Štefan Markulík

Personal information
- Date of birth: 17 October 1991 (age 34)
- Place of birth: Slovakia

Team information
- Current team: Železiarne Podbrezová (manager) Slovakia (assistant)

Managerial career
- Years: Team
- 2012–2013: Spišská Nová Ves (youth)
- 2013–2018: Frauenfeld (youth)
- 2019–2021: Spišská Nová Ves
- 2024–: Železiarne Podbrezová

= Štefan Markulík =

Slovak football manager (born 1991)

Štefan Markulík (born 17 October 1991) is a Slovak professional football manager who manages Železiarne Podbrezová. He also serves as the assistant coach for the Slovakia national team.

==Early life==
Markulík was born on 17 October 1991 in Slovakia and is a native of Spiš, Slovakia. Growing up, he attended Košice Sports School in Slovakia and then the University of Prešov in Slovakia.

== Managerial career ==
Markulík started his managerial career as a youth manager of Slovak side Spišská Nová Ves in 2012. In 2013, he was appointed as a youth manager of Swiss side Frauenfeld. Five years later, he returned to Spišská Nová Ves as an assistant manager, before being promoted to head coach of the club in 2019.
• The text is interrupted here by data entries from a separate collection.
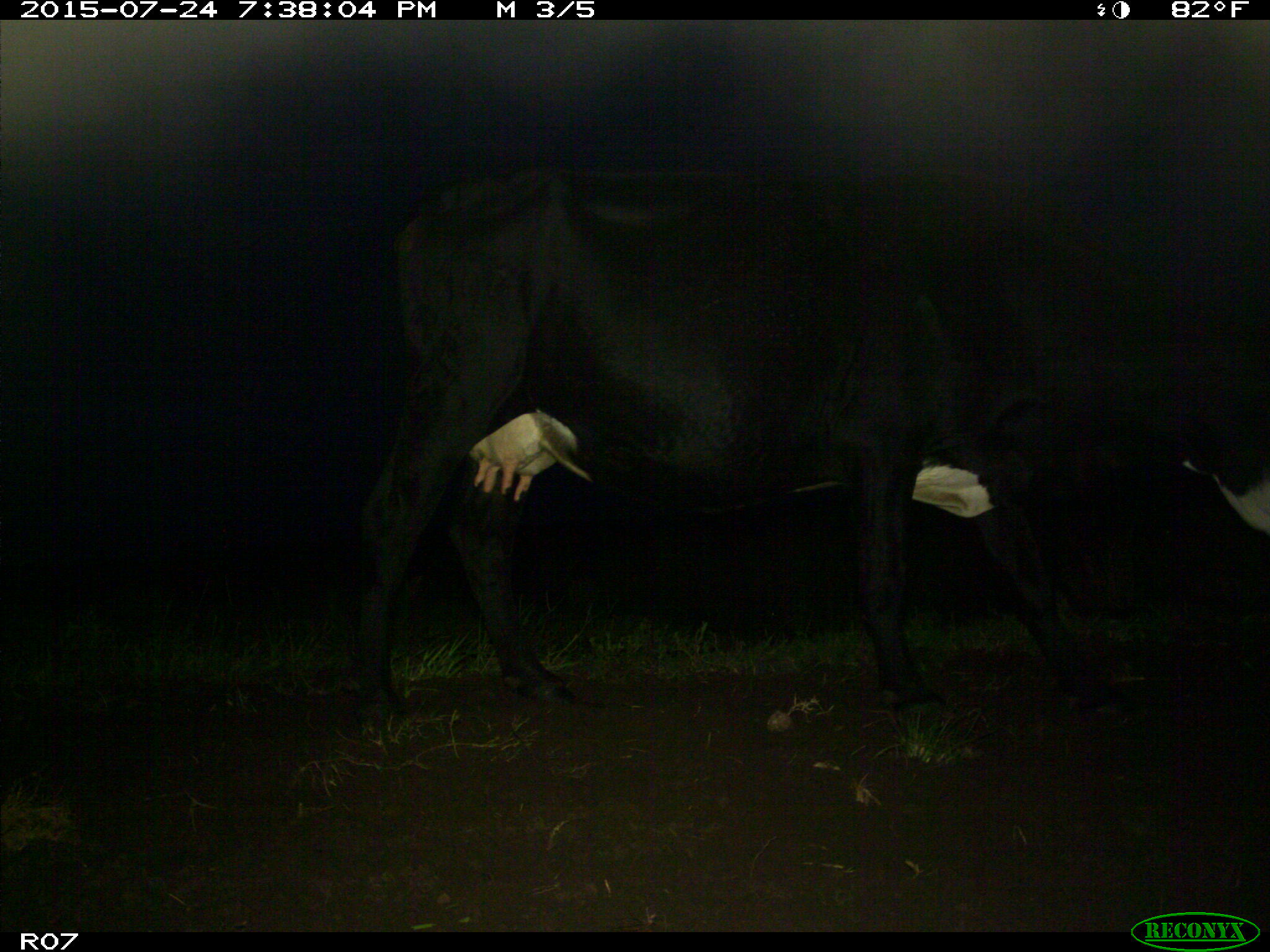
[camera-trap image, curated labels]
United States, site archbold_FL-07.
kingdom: Animalia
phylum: Chordata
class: Mammalia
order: Artiodactyla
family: Bovidae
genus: Bos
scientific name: Bos taurus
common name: domestic cow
Following his stint there, he was appointed as an assistant manager of Slovak side Železiarne Podbrezová in 2021. During his 2021–22 season, he helped the club achieve promotion from the second tier to the top flight. Two seasons later, he helped them reach the semi-finals of the 2023–24 Slovak Cup and achieve fifth place in the league. Subsequently, he was promoted to their head coach in 2024.